The below Tweet is embedded more for its image, than its comment, although its comment is interesting by itself. Stare at the image for a few moments.
Search engine users will look at the results and lose the ability to decide based on the URL itself, whether they should visit the web site. It will create a situation where it simply won’t matter what the website is called or what the URL is that the site uses or whether it is operating on Hotwire.com or Hotwire.flights.
Google will remove this factor from the user’s subconscious consideration process as it will be so inconvenient to figure it out before visiting each site, that users will learn to disregard it (at minimum in search), and it shouldn’t take very long, maybe just a year.
This is fundamentally what Google wants – they don’t want users to think for themselves. They want ‘control’ of users thought processes. They want users to rely on Google to make the decision for them, like how people tend to subconsciously disregard phone numbers and rely on the convenience of their mobile device to store the phone numbers for them, subconsciously removing the need to even ‘remember’ things. Researchers who conducted a worldwide study found that more than 51 percent of Americans would suffer “immense distress” if they lost their mobile device.
Let’s not forget that Google owns Charleston Road Registry Inc., the company that operates at least forty-six (46) new gTLDs, URLs they spent and will continue to spend a tremendous amount of money on. Forty-six URLs which could take 50 years to mature if left to mature on their own in a market that has historically preferred to trust legacy TLDs. If Google could get people to not worry so much about the URL; if they could speed this process up some; if they could take it away, remove it from the equation, this would benefit who exactly?
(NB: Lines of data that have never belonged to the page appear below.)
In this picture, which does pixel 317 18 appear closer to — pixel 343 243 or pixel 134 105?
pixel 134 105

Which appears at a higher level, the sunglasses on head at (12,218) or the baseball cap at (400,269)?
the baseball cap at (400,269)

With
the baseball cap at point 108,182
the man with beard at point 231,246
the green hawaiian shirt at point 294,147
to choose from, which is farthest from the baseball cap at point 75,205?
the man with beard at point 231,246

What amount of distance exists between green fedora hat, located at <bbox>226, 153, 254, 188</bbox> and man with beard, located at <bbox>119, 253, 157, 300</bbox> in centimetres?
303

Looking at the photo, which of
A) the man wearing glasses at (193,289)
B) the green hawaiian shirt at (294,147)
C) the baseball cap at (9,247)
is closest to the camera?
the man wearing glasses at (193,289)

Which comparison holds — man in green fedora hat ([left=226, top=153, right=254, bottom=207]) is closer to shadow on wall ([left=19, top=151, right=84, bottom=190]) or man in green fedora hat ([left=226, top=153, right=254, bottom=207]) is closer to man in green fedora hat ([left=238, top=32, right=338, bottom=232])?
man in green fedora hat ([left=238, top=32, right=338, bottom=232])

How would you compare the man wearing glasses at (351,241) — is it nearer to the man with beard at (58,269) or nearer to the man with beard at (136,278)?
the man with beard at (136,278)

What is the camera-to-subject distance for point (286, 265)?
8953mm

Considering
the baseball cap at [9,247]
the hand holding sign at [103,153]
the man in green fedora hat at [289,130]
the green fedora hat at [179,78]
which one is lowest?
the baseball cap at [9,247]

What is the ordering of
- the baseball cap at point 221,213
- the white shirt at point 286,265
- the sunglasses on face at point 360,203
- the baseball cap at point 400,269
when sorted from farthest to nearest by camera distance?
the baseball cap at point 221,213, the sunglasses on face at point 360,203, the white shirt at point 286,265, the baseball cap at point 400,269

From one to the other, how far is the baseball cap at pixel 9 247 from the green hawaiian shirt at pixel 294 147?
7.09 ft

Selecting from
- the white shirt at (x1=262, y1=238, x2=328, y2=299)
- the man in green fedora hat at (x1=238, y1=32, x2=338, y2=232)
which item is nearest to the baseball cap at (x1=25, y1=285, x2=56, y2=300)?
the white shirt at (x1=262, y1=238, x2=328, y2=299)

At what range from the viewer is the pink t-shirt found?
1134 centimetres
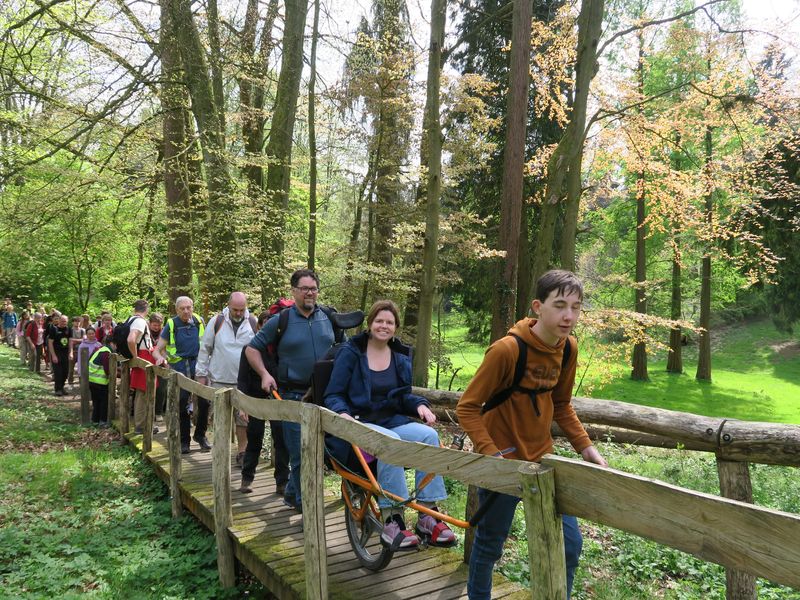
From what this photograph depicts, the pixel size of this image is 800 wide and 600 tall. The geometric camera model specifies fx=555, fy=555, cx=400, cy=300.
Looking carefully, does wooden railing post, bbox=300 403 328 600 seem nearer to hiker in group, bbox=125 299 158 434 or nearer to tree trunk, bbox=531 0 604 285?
hiker in group, bbox=125 299 158 434

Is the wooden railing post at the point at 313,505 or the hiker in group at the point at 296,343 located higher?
the hiker in group at the point at 296,343

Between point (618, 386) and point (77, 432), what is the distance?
782 inches

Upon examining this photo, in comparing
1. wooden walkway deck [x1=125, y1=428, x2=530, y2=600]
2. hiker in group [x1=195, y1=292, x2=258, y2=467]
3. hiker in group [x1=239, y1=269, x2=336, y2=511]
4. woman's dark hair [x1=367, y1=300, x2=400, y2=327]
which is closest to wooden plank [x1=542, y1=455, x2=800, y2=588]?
wooden walkway deck [x1=125, y1=428, x2=530, y2=600]

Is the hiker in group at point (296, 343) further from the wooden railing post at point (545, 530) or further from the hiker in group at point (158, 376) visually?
the hiker in group at point (158, 376)

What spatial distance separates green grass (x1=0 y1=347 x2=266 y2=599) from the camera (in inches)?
182

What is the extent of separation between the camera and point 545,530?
6.28 ft

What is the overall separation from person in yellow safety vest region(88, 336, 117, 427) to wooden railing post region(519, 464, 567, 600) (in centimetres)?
1041

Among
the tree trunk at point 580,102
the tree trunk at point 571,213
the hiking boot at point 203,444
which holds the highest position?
the tree trunk at point 580,102

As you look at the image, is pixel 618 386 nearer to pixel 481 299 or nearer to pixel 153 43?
pixel 481 299

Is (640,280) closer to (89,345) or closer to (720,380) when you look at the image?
(720,380)

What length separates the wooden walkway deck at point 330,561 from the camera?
3.42m

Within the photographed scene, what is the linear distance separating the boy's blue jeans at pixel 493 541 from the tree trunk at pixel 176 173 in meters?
9.49

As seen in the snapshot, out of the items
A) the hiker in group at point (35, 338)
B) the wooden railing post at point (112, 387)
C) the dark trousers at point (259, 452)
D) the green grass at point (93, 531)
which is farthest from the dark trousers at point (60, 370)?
the dark trousers at point (259, 452)

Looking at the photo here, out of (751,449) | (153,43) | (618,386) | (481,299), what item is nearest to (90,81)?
(153,43)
About The Author: John Colascione is Chief Executive Officer of Internet Marketing Services Inc. He specializes in Website Monetization, is a Google AdWords Certified Professional, authored a ‘how to’ book called ”Mastering Your Website‘, and is a key player in several Internet related businesses through his search engine strategy brand Searchen Networks®
Jay says
I didn’t read the links but IMO, main point: Google IS self-serving. What I mean by that is, they intend to ‘take over the world’, the caveat, not get broken up by government.
The hidden URL is/was ‘testing’,..testing to figure out the CTR for their very own nTLD ‘test’ sites (they can own 300 per ntld, i believe), how they preform comparatively to the classic ‘url displayed’ result,
We can profit too. Google is probably going to go though with hiding the URL, and having a ‘memorable domain’ (return type-ins) will be more important than ever.
Bevs Luttari says
I stopped using Google years ago. I use DuckDuckGo exclusively!
John Colascione says
I’ve begun seeing DuckDuckGo referrals more and more these days in my statistics.
domainguy.com says
It seems to me Google will remove the URL from SERP results. However owners corp/biz/domainers who own good memorable keyword .coms should use their keyword .com in their SERP description. This should isolate and highlight good .com domains.
I also think good keyword .coms will become more valuable using direct navigation gaining independence from Google.